If it is a proposal to add to core, I'd like to suggest a close cousin function of first()/last(): only(). [1]
It would behave like first() but would throw an error if it encountered more than one distinct value in the window.
This would be helpful in dependent grouping situations like this:
select a.keyval, a.name_of_the thing, sum(b.metric_value) as metric_value
from a
join b on b.a_keyval = a.keyval
group by a.keyval, a.name_of_the_thing
Now, everyone's made this optimization to reduce group-by overhead:
select a.keyval, min(a.name_of_the_thing) as name_of_the_thing, sum(b.metric_value) as metric_value
from a
join b on b.a_keyval = a.keyval
group by a.keyval
Which works fine, but it's self-anti-documenting:
- it implies that name of the thing *could* be different across rows with the same keyval
- it implies we have some business preference for names that are first in alphabetical order.
- it implies that the string has more in common with the summed metrics (imagine this query has dozens of them) than the key values to the left.
Using first(a.name_of_the_thing) is less overhead than min()/max(), but has the same issues listed above.

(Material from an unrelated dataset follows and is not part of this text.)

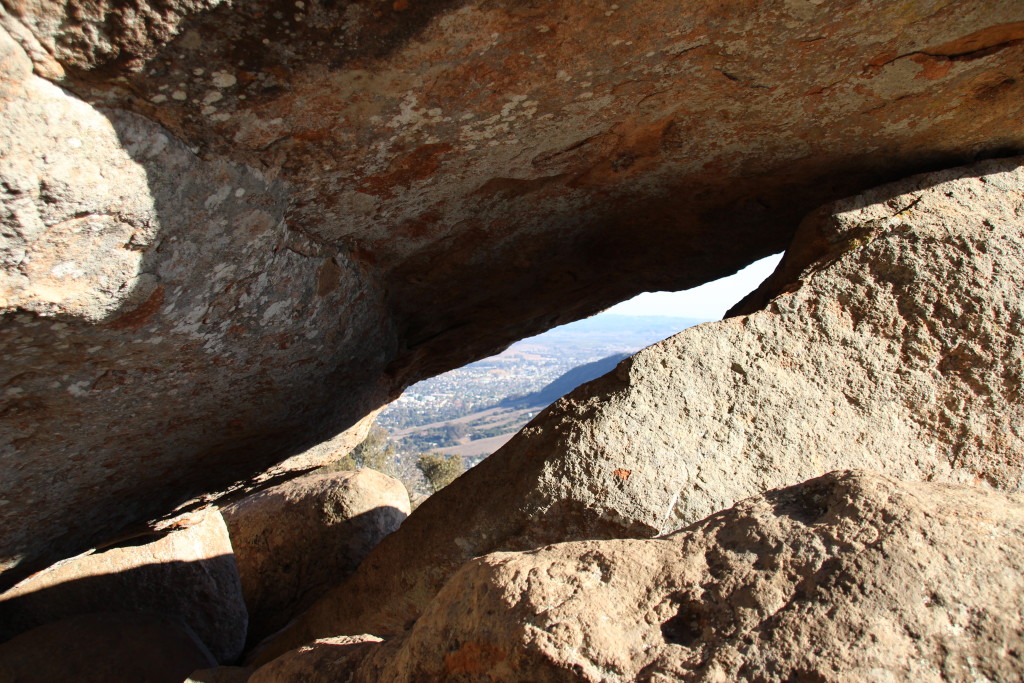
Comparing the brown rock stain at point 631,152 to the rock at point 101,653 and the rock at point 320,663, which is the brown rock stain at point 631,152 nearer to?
the rock at point 320,663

By using only(a.name_of_the_thing) we'd have a bit more clarity that the author expected all of those values to be the same across the aggregate window, and discovering otherwise was reason enough to fail the query.
*IF* we're considering adding these to core, I think that only() would be just a slight modification of the last() implementation, and could be done at the same time.
[1] I don't care what it gets named. I just want the functionality.